Problem requirements: Begin at the line that has "Earth File Print Lounge Cushion in Rust", stop after the line that has "What's the Best", and print exactly those lines from the records below, without any pictures.

Working data:
========================================
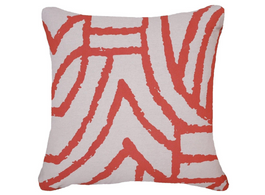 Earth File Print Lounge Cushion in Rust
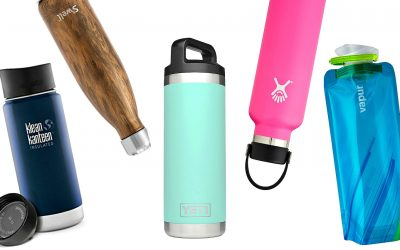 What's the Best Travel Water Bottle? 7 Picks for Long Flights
========================================
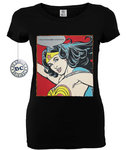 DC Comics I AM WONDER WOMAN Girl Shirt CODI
========================================
Finished exercise:
 Earth File Print Lounge Cushion in Rust
 What's the Best Travel Water Bottle? 7 Picks for Long Flights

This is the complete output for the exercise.